Die Dichtheitsprüfung nach dem Volumenstromverfahren wird immer dann angewandt, wenn ein Bauteil eine große zulässige Leckrate besitzt. Dies ist beispielsweise bei vielen abgasführenden Teilen im Nach-Katalysatorbereich der Fall oder bei Lüftungssystemen. Bei Druck messenden und Gasnachweisverfahren ist bei solchen Bauteilen üblicherweise der Messbereich nicht ausreichend.

Methode:

Der Prüfling wird abgedichtet, gefüllt und unter konstantem Druck gehalten. Die durch das Leck abfließende Luftmenge wird nachgeführt und dabei gemessen.

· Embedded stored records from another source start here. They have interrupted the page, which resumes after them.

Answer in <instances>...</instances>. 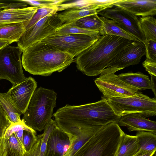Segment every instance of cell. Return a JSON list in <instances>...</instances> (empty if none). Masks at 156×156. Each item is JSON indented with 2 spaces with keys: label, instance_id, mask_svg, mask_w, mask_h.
<instances>
[{
  "label": "cell",
  "instance_id": "obj_28",
  "mask_svg": "<svg viewBox=\"0 0 156 156\" xmlns=\"http://www.w3.org/2000/svg\"><path fill=\"white\" fill-rule=\"evenodd\" d=\"M75 24L77 26L87 30L100 32L103 24L102 17L98 14L83 17L76 21Z\"/></svg>",
  "mask_w": 156,
  "mask_h": 156
},
{
  "label": "cell",
  "instance_id": "obj_13",
  "mask_svg": "<svg viewBox=\"0 0 156 156\" xmlns=\"http://www.w3.org/2000/svg\"><path fill=\"white\" fill-rule=\"evenodd\" d=\"M146 54L144 44L140 41H132L111 61L108 67L114 66L123 69L138 64Z\"/></svg>",
  "mask_w": 156,
  "mask_h": 156
},
{
  "label": "cell",
  "instance_id": "obj_3",
  "mask_svg": "<svg viewBox=\"0 0 156 156\" xmlns=\"http://www.w3.org/2000/svg\"><path fill=\"white\" fill-rule=\"evenodd\" d=\"M55 120L84 126H104L118 122L120 117L116 115L103 98L95 102L79 105L67 104L53 114Z\"/></svg>",
  "mask_w": 156,
  "mask_h": 156
},
{
  "label": "cell",
  "instance_id": "obj_24",
  "mask_svg": "<svg viewBox=\"0 0 156 156\" xmlns=\"http://www.w3.org/2000/svg\"><path fill=\"white\" fill-rule=\"evenodd\" d=\"M138 138L140 146L137 153L155 152L156 134L145 131H138L135 135Z\"/></svg>",
  "mask_w": 156,
  "mask_h": 156
},
{
  "label": "cell",
  "instance_id": "obj_7",
  "mask_svg": "<svg viewBox=\"0 0 156 156\" xmlns=\"http://www.w3.org/2000/svg\"><path fill=\"white\" fill-rule=\"evenodd\" d=\"M121 70L114 66L104 69L94 80L95 84L107 100L113 98H125L135 95L138 89L121 80L115 73Z\"/></svg>",
  "mask_w": 156,
  "mask_h": 156
},
{
  "label": "cell",
  "instance_id": "obj_35",
  "mask_svg": "<svg viewBox=\"0 0 156 156\" xmlns=\"http://www.w3.org/2000/svg\"><path fill=\"white\" fill-rule=\"evenodd\" d=\"M23 144L27 152L29 151L38 140L36 131L24 130L23 132Z\"/></svg>",
  "mask_w": 156,
  "mask_h": 156
},
{
  "label": "cell",
  "instance_id": "obj_41",
  "mask_svg": "<svg viewBox=\"0 0 156 156\" xmlns=\"http://www.w3.org/2000/svg\"><path fill=\"white\" fill-rule=\"evenodd\" d=\"M24 129H21L18 131L15 132L14 133L16 136L17 139L22 145L24 148L23 144V132Z\"/></svg>",
  "mask_w": 156,
  "mask_h": 156
},
{
  "label": "cell",
  "instance_id": "obj_10",
  "mask_svg": "<svg viewBox=\"0 0 156 156\" xmlns=\"http://www.w3.org/2000/svg\"><path fill=\"white\" fill-rule=\"evenodd\" d=\"M63 24L58 13L47 16L25 30L17 42V46L23 51L33 44L55 33L56 30Z\"/></svg>",
  "mask_w": 156,
  "mask_h": 156
},
{
  "label": "cell",
  "instance_id": "obj_36",
  "mask_svg": "<svg viewBox=\"0 0 156 156\" xmlns=\"http://www.w3.org/2000/svg\"><path fill=\"white\" fill-rule=\"evenodd\" d=\"M21 129H24L25 130L30 131H35L28 126L22 119L19 122L15 123H12L6 132L4 136L5 138L6 139H8L14 133Z\"/></svg>",
  "mask_w": 156,
  "mask_h": 156
},
{
  "label": "cell",
  "instance_id": "obj_25",
  "mask_svg": "<svg viewBox=\"0 0 156 156\" xmlns=\"http://www.w3.org/2000/svg\"><path fill=\"white\" fill-rule=\"evenodd\" d=\"M99 10L68 9L58 13V16L63 23H75L80 19L89 15L98 14Z\"/></svg>",
  "mask_w": 156,
  "mask_h": 156
},
{
  "label": "cell",
  "instance_id": "obj_2",
  "mask_svg": "<svg viewBox=\"0 0 156 156\" xmlns=\"http://www.w3.org/2000/svg\"><path fill=\"white\" fill-rule=\"evenodd\" d=\"M74 57L55 46L42 41L35 43L23 52L22 65L34 75L48 76L60 72L74 62Z\"/></svg>",
  "mask_w": 156,
  "mask_h": 156
},
{
  "label": "cell",
  "instance_id": "obj_8",
  "mask_svg": "<svg viewBox=\"0 0 156 156\" xmlns=\"http://www.w3.org/2000/svg\"><path fill=\"white\" fill-rule=\"evenodd\" d=\"M23 51L18 46L9 45L0 50V80H7L14 85L26 78L23 73L21 58Z\"/></svg>",
  "mask_w": 156,
  "mask_h": 156
},
{
  "label": "cell",
  "instance_id": "obj_39",
  "mask_svg": "<svg viewBox=\"0 0 156 156\" xmlns=\"http://www.w3.org/2000/svg\"><path fill=\"white\" fill-rule=\"evenodd\" d=\"M27 4L22 2L5 3L0 2V10L3 9H17L26 7Z\"/></svg>",
  "mask_w": 156,
  "mask_h": 156
},
{
  "label": "cell",
  "instance_id": "obj_22",
  "mask_svg": "<svg viewBox=\"0 0 156 156\" xmlns=\"http://www.w3.org/2000/svg\"><path fill=\"white\" fill-rule=\"evenodd\" d=\"M140 146L137 137L125 133L116 156H134L139 151Z\"/></svg>",
  "mask_w": 156,
  "mask_h": 156
},
{
  "label": "cell",
  "instance_id": "obj_42",
  "mask_svg": "<svg viewBox=\"0 0 156 156\" xmlns=\"http://www.w3.org/2000/svg\"><path fill=\"white\" fill-rule=\"evenodd\" d=\"M151 76V80H150L151 89L152 90L154 94L155 98H156V76Z\"/></svg>",
  "mask_w": 156,
  "mask_h": 156
},
{
  "label": "cell",
  "instance_id": "obj_45",
  "mask_svg": "<svg viewBox=\"0 0 156 156\" xmlns=\"http://www.w3.org/2000/svg\"><path fill=\"white\" fill-rule=\"evenodd\" d=\"M9 156H10L9 155ZM12 156H21L19 154H15Z\"/></svg>",
  "mask_w": 156,
  "mask_h": 156
},
{
  "label": "cell",
  "instance_id": "obj_21",
  "mask_svg": "<svg viewBox=\"0 0 156 156\" xmlns=\"http://www.w3.org/2000/svg\"><path fill=\"white\" fill-rule=\"evenodd\" d=\"M119 77L127 84L137 88L139 90L151 89L150 80L148 76L138 72L121 73Z\"/></svg>",
  "mask_w": 156,
  "mask_h": 156
},
{
  "label": "cell",
  "instance_id": "obj_31",
  "mask_svg": "<svg viewBox=\"0 0 156 156\" xmlns=\"http://www.w3.org/2000/svg\"><path fill=\"white\" fill-rule=\"evenodd\" d=\"M7 140L8 151L9 156H12L15 154H18L22 156H25L26 151L14 133Z\"/></svg>",
  "mask_w": 156,
  "mask_h": 156
},
{
  "label": "cell",
  "instance_id": "obj_14",
  "mask_svg": "<svg viewBox=\"0 0 156 156\" xmlns=\"http://www.w3.org/2000/svg\"><path fill=\"white\" fill-rule=\"evenodd\" d=\"M37 87L35 80L30 76L26 77L21 82L12 85L7 91L22 114L25 112Z\"/></svg>",
  "mask_w": 156,
  "mask_h": 156
},
{
  "label": "cell",
  "instance_id": "obj_9",
  "mask_svg": "<svg viewBox=\"0 0 156 156\" xmlns=\"http://www.w3.org/2000/svg\"><path fill=\"white\" fill-rule=\"evenodd\" d=\"M100 36V34L89 35L60 34L55 33L47 37L41 41L52 44L74 57L93 44Z\"/></svg>",
  "mask_w": 156,
  "mask_h": 156
},
{
  "label": "cell",
  "instance_id": "obj_11",
  "mask_svg": "<svg viewBox=\"0 0 156 156\" xmlns=\"http://www.w3.org/2000/svg\"><path fill=\"white\" fill-rule=\"evenodd\" d=\"M56 122L67 134L70 140L69 148L64 156H73L103 126H84L60 121Z\"/></svg>",
  "mask_w": 156,
  "mask_h": 156
},
{
  "label": "cell",
  "instance_id": "obj_5",
  "mask_svg": "<svg viewBox=\"0 0 156 156\" xmlns=\"http://www.w3.org/2000/svg\"><path fill=\"white\" fill-rule=\"evenodd\" d=\"M124 134L117 123L104 125L73 156H116Z\"/></svg>",
  "mask_w": 156,
  "mask_h": 156
},
{
  "label": "cell",
  "instance_id": "obj_43",
  "mask_svg": "<svg viewBox=\"0 0 156 156\" xmlns=\"http://www.w3.org/2000/svg\"><path fill=\"white\" fill-rule=\"evenodd\" d=\"M11 43L9 41L0 40V50Z\"/></svg>",
  "mask_w": 156,
  "mask_h": 156
},
{
  "label": "cell",
  "instance_id": "obj_16",
  "mask_svg": "<svg viewBox=\"0 0 156 156\" xmlns=\"http://www.w3.org/2000/svg\"><path fill=\"white\" fill-rule=\"evenodd\" d=\"M136 16H153L156 14V0H121L114 4Z\"/></svg>",
  "mask_w": 156,
  "mask_h": 156
},
{
  "label": "cell",
  "instance_id": "obj_17",
  "mask_svg": "<svg viewBox=\"0 0 156 156\" xmlns=\"http://www.w3.org/2000/svg\"><path fill=\"white\" fill-rule=\"evenodd\" d=\"M37 9V7L31 6L17 9L0 10V24L23 23L26 27L36 12Z\"/></svg>",
  "mask_w": 156,
  "mask_h": 156
},
{
  "label": "cell",
  "instance_id": "obj_30",
  "mask_svg": "<svg viewBox=\"0 0 156 156\" xmlns=\"http://www.w3.org/2000/svg\"><path fill=\"white\" fill-rule=\"evenodd\" d=\"M55 33L60 34H81L95 35L99 34V32L80 28L76 26L75 23H64L56 30Z\"/></svg>",
  "mask_w": 156,
  "mask_h": 156
},
{
  "label": "cell",
  "instance_id": "obj_15",
  "mask_svg": "<svg viewBox=\"0 0 156 156\" xmlns=\"http://www.w3.org/2000/svg\"><path fill=\"white\" fill-rule=\"evenodd\" d=\"M69 145L68 135L57 125L49 136L44 156H64Z\"/></svg>",
  "mask_w": 156,
  "mask_h": 156
},
{
  "label": "cell",
  "instance_id": "obj_44",
  "mask_svg": "<svg viewBox=\"0 0 156 156\" xmlns=\"http://www.w3.org/2000/svg\"><path fill=\"white\" fill-rule=\"evenodd\" d=\"M155 152H152L145 153H137L134 156H153L155 154Z\"/></svg>",
  "mask_w": 156,
  "mask_h": 156
},
{
  "label": "cell",
  "instance_id": "obj_29",
  "mask_svg": "<svg viewBox=\"0 0 156 156\" xmlns=\"http://www.w3.org/2000/svg\"><path fill=\"white\" fill-rule=\"evenodd\" d=\"M57 12L71 9L94 10L93 7V0H67L57 6Z\"/></svg>",
  "mask_w": 156,
  "mask_h": 156
},
{
  "label": "cell",
  "instance_id": "obj_18",
  "mask_svg": "<svg viewBox=\"0 0 156 156\" xmlns=\"http://www.w3.org/2000/svg\"><path fill=\"white\" fill-rule=\"evenodd\" d=\"M118 124L127 128L129 132L145 131L156 134V122L146 119L136 114H132L121 116Z\"/></svg>",
  "mask_w": 156,
  "mask_h": 156
},
{
  "label": "cell",
  "instance_id": "obj_38",
  "mask_svg": "<svg viewBox=\"0 0 156 156\" xmlns=\"http://www.w3.org/2000/svg\"><path fill=\"white\" fill-rule=\"evenodd\" d=\"M142 65L151 75L156 76V60L146 58Z\"/></svg>",
  "mask_w": 156,
  "mask_h": 156
},
{
  "label": "cell",
  "instance_id": "obj_33",
  "mask_svg": "<svg viewBox=\"0 0 156 156\" xmlns=\"http://www.w3.org/2000/svg\"><path fill=\"white\" fill-rule=\"evenodd\" d=\"M67 0H16V1L30 5L37 8L56 6L66 2Z\"/></svg>",
  "mask_w": 156,
  "mask_h": 156
},
{
  "label": "cell",
  "instance_id": "obj_26",
  "mask_svg": "<svg viewBox=\"0 0 156 156\" xmlns=\"http://www.w3.org/2000/svg\"><path fill=\"white\" fill-rule=\"evenodd\" d=\"M139 20L141 29L144 34L146 46L150 41L156 42V20L153 16L141 17Z\"/></svg>",
  "mask_w": 156,
  "mask_h": 156
},
{
  "label": "cell",
  "instance_id": "obj_6",
  "mask_svg": "<svg viewBox=\"0 0 156 156\" xmlns=\"http://www.w3.org/2000/svg\"><path fill=\"white\" fill-rule=\"evenodd\" d=\"M107 101L115 113L120 117L136 114L146 118L156 115V99L138 91L132 96L113 98Z\"/></svg>",
  "mask_w": 156,
  "mask_h": 156
},
{
  "label": "cell",
  "instance_id": "obj_12",
  "mask_svg": "<svg viewBox=\"0 0 156 156\" xmlns=\"http://www.w3.org/2000/svg\"><path fill=\"white\" fill-rule=\"evenodd\" d=\"M98 14L115 21L146 45L145 38L137 16L116 6L113 9H105Z\"/></svg>",
  "mask_w": 156,
  "mask_h": 156
},
{
  "label": "cell",
  "instance_id": "obj_27",
  "mask_svg": "<svg viewBox=\"0 0 156 156\" xmlns=\"http://www.w3.org/2000/svg\"><path fill=\"white\" fill-rule=\"evenodd\" d=\"M12 123L0 105V156H9L7 140L4 136Z\"/></svg>",
  "mask_w": 156,
  "mask_h": 156
},
{
  "label": "cell",
  "instance_id": "obj_4",
  "mask_svg": "<svg viewBox=\"0 0 156 156\" xmlns=\"http://www.w3.org/2000/svg\"><path fill=\"white\" fill-rule=\"evenodd\" d=\"M56 98L53 90L41 87L36 89L23 114L26 124L36 131L44 130L53 116Z\"/></svg>",
  "mask_w": 156,
  "mask_h": 156
},
{
  "label": "cell",
  "instance_id": "obj_34",
  "mask_svg": "<svg viewBox=\"0 0 156 156\" xmlns=\"http://www.w3.org/2000/svg\"><path fill=\"white\" fill-rule=\"evenodd\" d=\"M57 125L55 120L51 119L44 129V132L41 134L38 135L41 142L38 156H44L46 147V143L49 136L53 129Z\"/></svg>",
  "mask_w": 156,
  "mask_h": 156
},
{
  "label": "cell",
  "instance_id": "obj_23",
  "mask_svg": "<svg viewBox=\"0 0 156 156\" xmlns=\"http://www.w3.org/2000/svg\"><path fill=\"white\" fill-rule=\"evenodd\" d=\"M0 105L12 123H16L21 121L20 116L22 114L12 100L8 92L0 93Z\"/></svg>",
  "mask_w": 156,
  "mask_h": 156
},
{
  "label": "cell",
  "instance_id": "obj_32",
  "mask_svg": "<svg viewBox=\"0 0 156 156\" xmlns=\"http://www.w3.org/2000/svg\"><path fill=\"white\" fill-rule=\"evenodd\" d=\"M57 12V6L52 7L37 8L36 12L25 27V30L32 27L47 16Z\"/></svg>",
  "mask_w": 156,
  "mask_h": 156
},
{
  "label": "cell",
  "instance_id": "obj_19",
  "mask_svg": "<svg viewBox=\"0 0 156 156\" xmlns=\"http://www.w3.org/2000/svg\"><path fill=\"white\" fill-rule=\"evenodd\" d=\"M102 18L103 24L99 32L101 36L111 35L124 38L131 41H140L115 21L104 17Z\"/></svg>",
  "mask_w": 156,
  "mask_h": 156
},
{
  "label": "cell",
  "instance_id": "obj_20",
  "mask_svg": "<svg viewBox=\"0 0 156 156\" xmlns=\"http://www.w3.org/2000/svg\"><path fill=\"white\" fill-rule=\"evenodd\" d=\"M23 23L0 24V40L17 42L25 30Z\"/></svg>",
  "mask_w": 156,
  "mask_h": 156
},
{
  "label": "cell",
  "instance_id": "obj_37",
  "mask_svg": "<svg viewBox=\"0 0 156 156\" xmlns=\"http://www.w3.org/2000/svg\"><path fill=\"white\" fill-rule=\"evenodd\" d=\"M145 48L146 58L156 60V42L150 41Z\"/></svg>",
  "mask_w": 156,
  "mask_h": 156
},
{
  "label": "cell",
  "instance_id": "obj_40",
  "mask_svg": "<svg viewBox=\"0 0 156 156\" xmlns=\"http://www.w3.org/2000/svg\"><path fill=\"white\" fill-rule=\"evenodd\" d=\"M38 140L32 148L27 152L25 156H38L40 152L41 141L38 135H37Z\"/></svg>",
  "mask_w": 156,
  "mask_h": 156
},
{
  "label": "cell",
  "instance_id": "obj_1",
  "mask_svg": "<svg viewBox=\"0 0 156 156\" xmlns=\"http://www.w3.org/2000/svg\"><path fill=\"white\" fill-rule=\"evenodd\" d=\"M131 41L114 35H100L97 41L74 58L76 67L87 76H98Z\"/></svg>",
  "mask_w": 156,
  "mask_h": 156
}]
</instances>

Bei großvolumigen Bauteilen wird ein Füllvorgang vorgeschaltet, währenddessen der Prüfling über eine Bypassleitung gefüllt wird.

Prüfmedium:

Luft (meist unter geringem Über- oder Unterdruck)

 

erkennbare Leckraten:

>100 cm³/min

Vorteile

  • Die Prüfung erfolgt unter festgelegten zeitlichen Bedingungen und Druckverhältnissen. Dadurch sind die Prüfergebnisse unabhängig von der Ausführungssorgfalt eines Werkers und sind reproduzierbarer.
  • Die Prüfergebnisse sind automatisch dokumentierbar.
  • Nach der Kalibrierung des Faktors Differenzdruck / Leckrate ermöglicht dieses Verfahren eine quantifizierbare Leckratenbestimmung. Dadurch können die zulässigen Toleranzen ausgenutzt werden.
  • Die Sensorik ist robust und sehr unempfindlich.
  • Die Prüfvorrichtungen erfordern nur geringen mechanischen Aufwand.

Nachteile:

  • Die Skalierung ist auf einen bestimmten Prüfdruck bezogen. Bei Benutzung eines anderen Druckes ist eine andere Kalibrierung oder die Umrechnung der Messwerte erforderlich.
  • Bei starken Temperaturänderungen während der Messzeit können die Messwerte beeinflusst werden.

Hinweise:

  • Vor allem während der Messzeit ist eine exakte Druckregelung sehr wichtig.
  • Die Messung erfolgt als Differenzdruckmessung über einem Laminar-Flow-Element. Das bedeutet, dass im Wesentlichen die Strömungsgeschwindigkeit den Messwert bestimmt.
  • Beim Einsatz ist zu beachten, dass das unter Prüfdruck stehende Medium gemessen wird und dass Durchflussprüfgeräte nach dem Volumenstromverfahren üblicherweise auf einen bestimmten Prüfdruck skaliert sind.